On January 28 the two Sisters were brought before the revolutionary tribunal. Before the violence of her judges, Sister Marie-Anne could only respond, “do with me as you wish.” Seen as a fanatic and a rebel, the sentence was to be shot. Sister Odile, after having heard the interrogation of her Sister, added, “My conscience does not permit me to take the oath.” Her sentence was the same: to be executed.
Like the other detainees, the Sisters were taken back to their cells.
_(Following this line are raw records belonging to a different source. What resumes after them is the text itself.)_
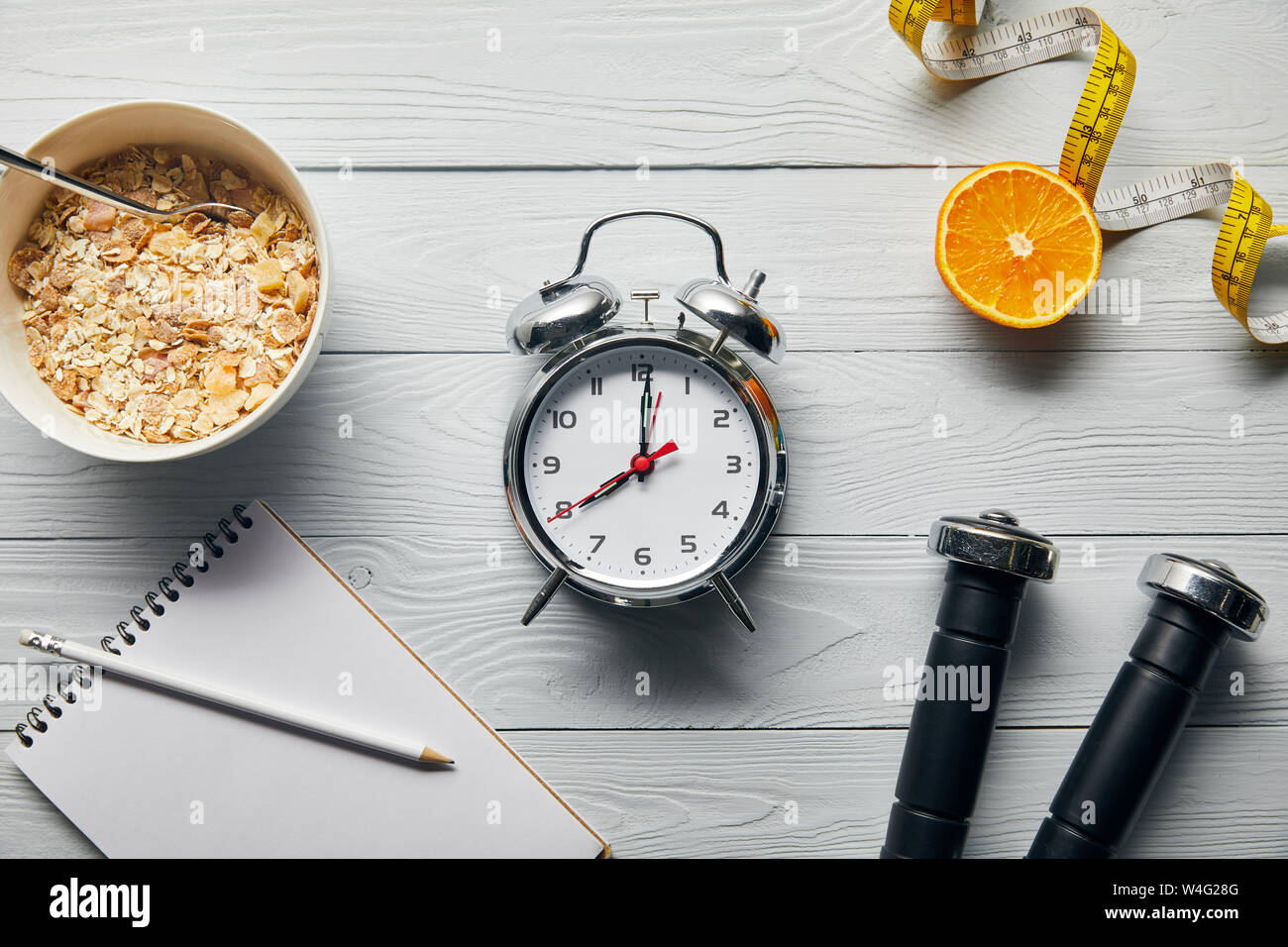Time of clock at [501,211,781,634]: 8:00
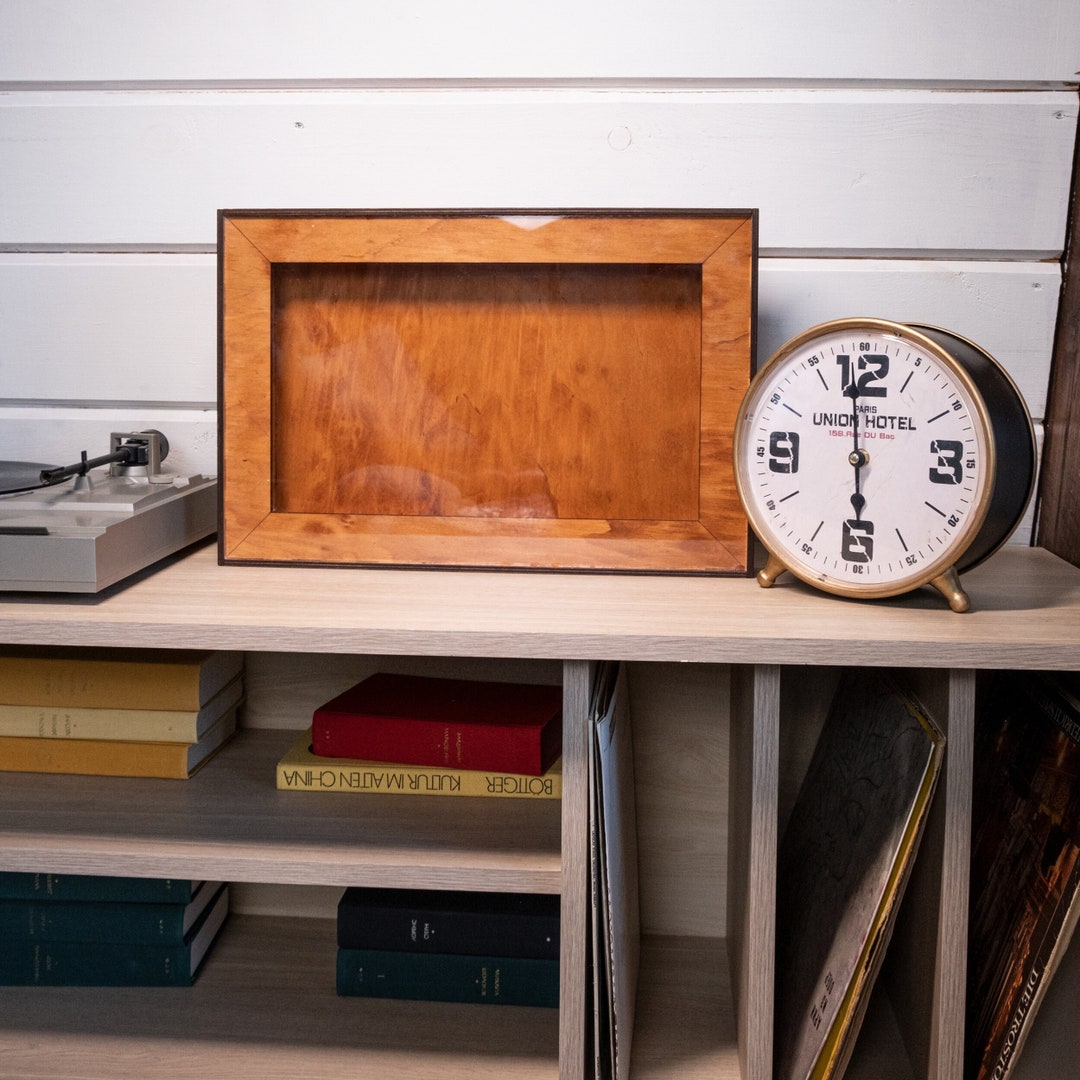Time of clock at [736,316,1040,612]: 5:58
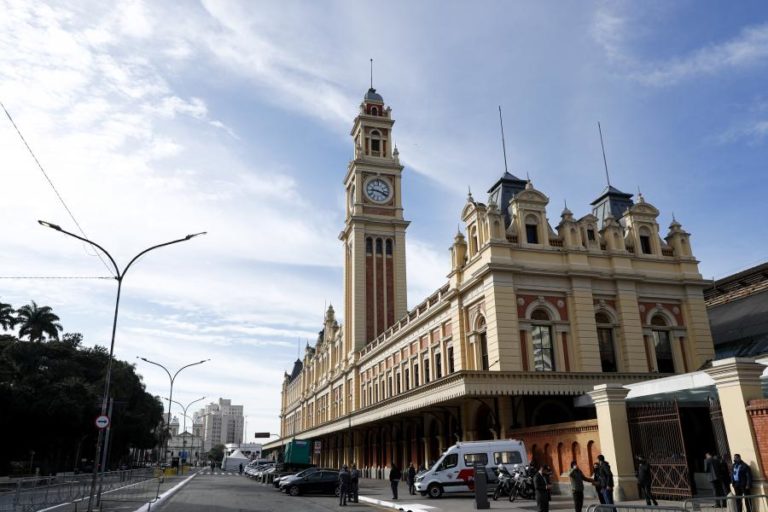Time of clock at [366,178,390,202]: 9:18
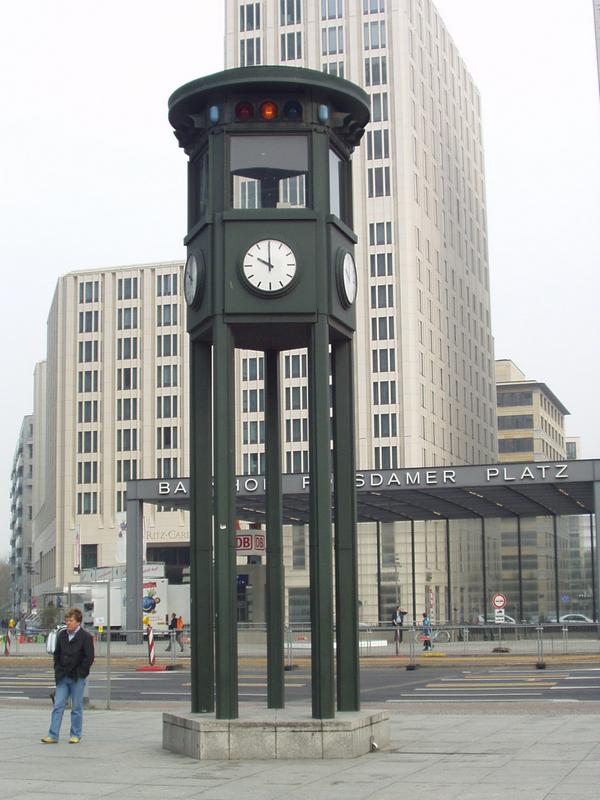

On the morning of the first of February the commissioner came to the prison and called for the condemned, among whom were the two Sisters. In the damp cold, in a long procession of 200 women, tied two by two by a central rope, they painfully moved on to the “Champ des Martyrs.”
All along the three kilometers the Sisters prayed to Mary to be with them on the road. Suddenly Sister Odile dropped the rosary that she had kept hidden in her dress. A guard saw her bending over to pick it up. Immediately he struck her with a rifle and Sister Odile staggered. Sister Marie-Anne held her up, fearing she could be thrown under the cart carrying the dying. Afterward the rosary was retrieved by a woman who later took it to the Sisters at the hospital.
On their arrival at the Champ de Martyrs, the victims discovered the presence of the Sisters and were moved to ask for their prayers. To their surprise the commandant of the battalion came forward to propose to save the two sisters by saying that they had taken the oath. Proudly Sister Marie-Anne responded, “Citizen, not only did we not want to take the oath, but we do not want to have it look as if we did.
Someone was singing! “I place my trust, Virgin Mary, in your help.” The rifles were raised; the bodies fell into the trench. A great silence and the peace of God descended on that field of glory.
At the hospital the administrators continued to harass the Sisters. Each one made her decision in complete freedom. Ten Sisters took the oath of Liberty-Equality in order to stay and care for the sick. The seventeen others, having refused, were arrested on March 11 and went to prison where they found Sister Antoinette Taillade. Several weeks later, along with other religious, they were taken, more often on foot, toLorientto be deported to Cayenne. For long days they waited. The commander of the arsenal where the Sisters were imprisoned saw the care these women gave to the sick seamen. He refused board them on the awaiting ship. They were able to return to the hospital in Angers around 1804.